Source material: Begin

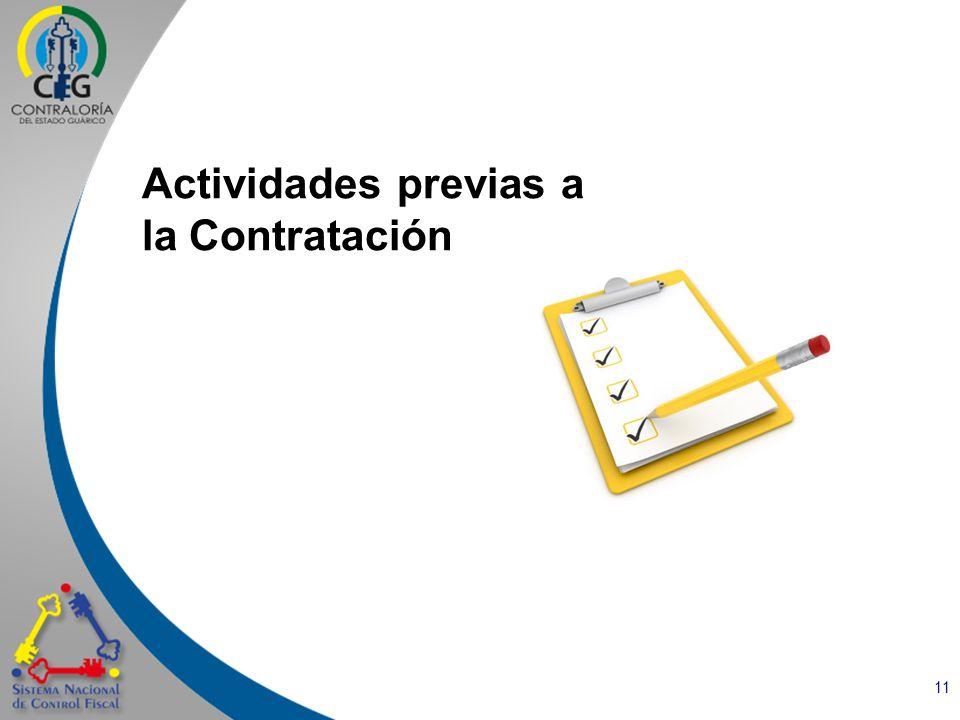 Actividades previas a la Contratación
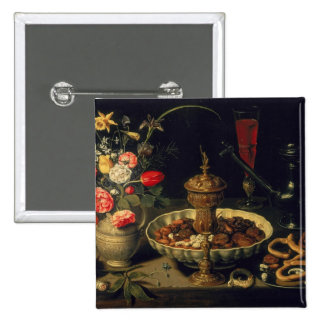 Still Life of Flowers and Dried Fruit, 1611 2 Inch Square Button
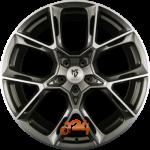 Felga aluminiowa Mb-Design KX1 21 9 5x112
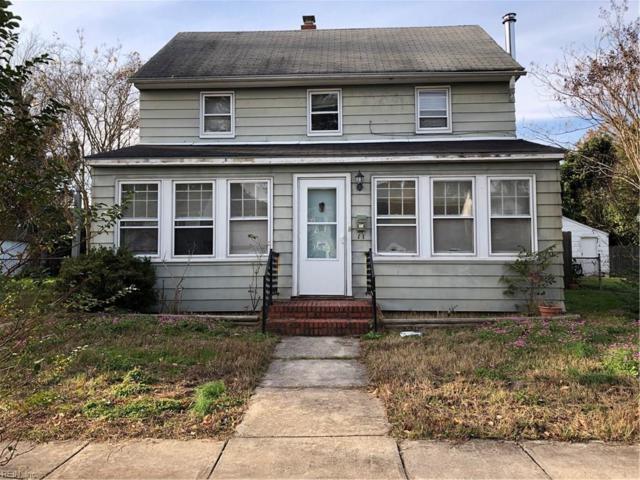 55 Gillis Rd, Portsmouth, VA 23702 (MLS #10227668) :: AtCoastal Realty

Source material: End

Print all the lines above exactly as they are, but without the pictures.

 Actividades previas a la Contratación
 Still Life of Flowers and Dried Fruit, 1611 2 Inch Square Button
 Felga aluminiowa Mb-Design KX1 21 9 5x112
 55 Gillis Rd, Portsmouth, VA 23702 (MLS #10227668) :: AtCoastal Realty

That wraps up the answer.